Performance Measures

The performance measures for evaluation of the classification algorithms were True Positive Rate (TPD), AUC (Area Under the Curve) and Kappa Statistics for agreement of classification between the different models.

Validity of Results and Clinical Interpretation

As previously noted, the justification for utilizing SMOTE as the data boosting algorithm is to increase the availability of cases with the class label of interest; patients with ADE. We decided not to use over-sampling techniques that involve exact data replication and favored SMOTE as an alternative that creates new synthetic cases of the original class label of interest. In order to prove that SMOTE did not change the original data structure, we applied PC to compare the variance of the original dataset and that of synthetic datasets through the comparison of the Eigenvalues. Likewise, PC is described as an exploratory technique useful to gain a better understanding of the interrelationships among the data[23].

Domain expertise, in this case clinical interpretation of the results is necessary when applying novel techniques for predictive models[17, 25]. In order to determine if the predictive models generated by our experiments can eventually be used to create electronic applications, the results were clinically analyzed by two of the authors both specialists in obstetrics and gynecology. The purpose was to determine if the risk factors and comorbidities in the predictive models are likely to be associated with a higher risk of ADE.
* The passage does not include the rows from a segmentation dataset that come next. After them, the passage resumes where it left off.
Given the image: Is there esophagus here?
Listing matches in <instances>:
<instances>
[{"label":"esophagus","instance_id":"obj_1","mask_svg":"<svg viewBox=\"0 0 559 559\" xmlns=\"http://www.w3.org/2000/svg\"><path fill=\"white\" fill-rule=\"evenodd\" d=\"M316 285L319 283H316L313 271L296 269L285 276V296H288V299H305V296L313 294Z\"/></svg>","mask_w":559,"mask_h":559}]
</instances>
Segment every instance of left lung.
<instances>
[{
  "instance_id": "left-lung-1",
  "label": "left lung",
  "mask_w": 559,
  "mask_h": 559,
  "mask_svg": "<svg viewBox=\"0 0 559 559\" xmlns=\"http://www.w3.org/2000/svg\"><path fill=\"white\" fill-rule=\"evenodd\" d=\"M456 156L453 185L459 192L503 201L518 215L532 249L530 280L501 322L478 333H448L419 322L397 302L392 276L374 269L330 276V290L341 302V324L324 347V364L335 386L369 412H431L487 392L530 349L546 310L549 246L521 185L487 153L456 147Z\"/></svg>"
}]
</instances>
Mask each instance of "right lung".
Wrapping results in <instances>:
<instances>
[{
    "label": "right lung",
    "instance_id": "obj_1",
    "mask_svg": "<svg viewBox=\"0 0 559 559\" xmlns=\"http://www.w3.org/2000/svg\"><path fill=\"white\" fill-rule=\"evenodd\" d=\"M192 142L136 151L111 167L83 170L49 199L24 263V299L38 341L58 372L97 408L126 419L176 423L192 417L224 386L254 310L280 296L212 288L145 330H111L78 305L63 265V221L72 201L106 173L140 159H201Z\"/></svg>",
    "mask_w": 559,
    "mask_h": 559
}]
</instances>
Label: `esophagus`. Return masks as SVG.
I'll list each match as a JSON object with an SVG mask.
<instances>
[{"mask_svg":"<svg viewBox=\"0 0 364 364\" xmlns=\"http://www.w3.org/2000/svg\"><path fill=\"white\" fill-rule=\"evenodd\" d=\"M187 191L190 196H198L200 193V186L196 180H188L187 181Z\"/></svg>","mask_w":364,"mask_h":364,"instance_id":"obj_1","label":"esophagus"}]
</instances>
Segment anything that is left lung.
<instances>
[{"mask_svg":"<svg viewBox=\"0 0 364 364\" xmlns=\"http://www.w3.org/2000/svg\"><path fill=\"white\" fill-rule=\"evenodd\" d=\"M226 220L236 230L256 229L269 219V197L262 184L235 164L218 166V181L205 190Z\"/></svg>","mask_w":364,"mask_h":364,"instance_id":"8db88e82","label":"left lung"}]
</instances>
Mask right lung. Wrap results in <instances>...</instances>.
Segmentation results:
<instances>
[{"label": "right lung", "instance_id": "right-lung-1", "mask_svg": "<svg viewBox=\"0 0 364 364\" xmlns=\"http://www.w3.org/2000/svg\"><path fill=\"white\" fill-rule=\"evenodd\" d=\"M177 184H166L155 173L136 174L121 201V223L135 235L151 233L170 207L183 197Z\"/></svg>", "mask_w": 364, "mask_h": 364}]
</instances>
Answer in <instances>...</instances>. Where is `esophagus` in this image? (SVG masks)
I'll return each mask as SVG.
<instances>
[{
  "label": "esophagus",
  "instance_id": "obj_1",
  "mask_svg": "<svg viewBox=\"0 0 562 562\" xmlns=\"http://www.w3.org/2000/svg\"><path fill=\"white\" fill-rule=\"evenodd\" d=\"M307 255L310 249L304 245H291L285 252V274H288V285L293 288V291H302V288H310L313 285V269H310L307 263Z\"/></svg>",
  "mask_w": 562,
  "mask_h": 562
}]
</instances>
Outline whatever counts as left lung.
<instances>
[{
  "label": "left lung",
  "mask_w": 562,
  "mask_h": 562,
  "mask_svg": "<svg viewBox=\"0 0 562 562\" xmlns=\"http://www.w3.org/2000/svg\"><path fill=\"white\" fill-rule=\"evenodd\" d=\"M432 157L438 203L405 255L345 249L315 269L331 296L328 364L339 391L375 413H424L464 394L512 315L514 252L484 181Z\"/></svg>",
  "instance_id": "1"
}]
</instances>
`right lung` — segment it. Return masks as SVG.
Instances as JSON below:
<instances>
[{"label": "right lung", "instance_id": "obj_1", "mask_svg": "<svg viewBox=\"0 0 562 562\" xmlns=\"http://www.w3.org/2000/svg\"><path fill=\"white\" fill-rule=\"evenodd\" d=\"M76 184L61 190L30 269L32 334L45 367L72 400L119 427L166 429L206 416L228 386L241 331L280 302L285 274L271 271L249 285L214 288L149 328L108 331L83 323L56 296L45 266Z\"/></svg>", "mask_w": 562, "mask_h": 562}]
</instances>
The statistical comparison for the performance of the classifiers was done with the results of the three tests in the SAS output of the univariate procedure: Student’s t test, Wilcoxon and signed rank test. Although the t test is the most common one found in the data-mining literature for this purpose, there is evidence that non-parametric tests are more reliable when the number of datasets to compare is 30 or less and there is no assumption of normal distribution[28]. The statistical reason in favor of non-parametric tests for this purpose is beyond the scope of the present report. We refer the reader to the paper published by Demsar on Statistical Comparison of Classifiers over Multiple Data Sets[28] for this purpose.

Software Packages

MySQL V5.0 Open Source database management system was used for data preparation and transformation. WEKA Machine Learning Tools version 3.5.5. Open Source system and SAS software Release 9.1 and SAS Enterprise Miner Release 4.3. were used for data analysis and construction of the predictive models.

IRB Approval

Institutional Review Board approval was obtained from both Intermountain Health Care and the University of Utah.

RESULTS

There were 106,480 cases that met the inclusion criteria and 371 ADE were identified based on the clinical classification previously described.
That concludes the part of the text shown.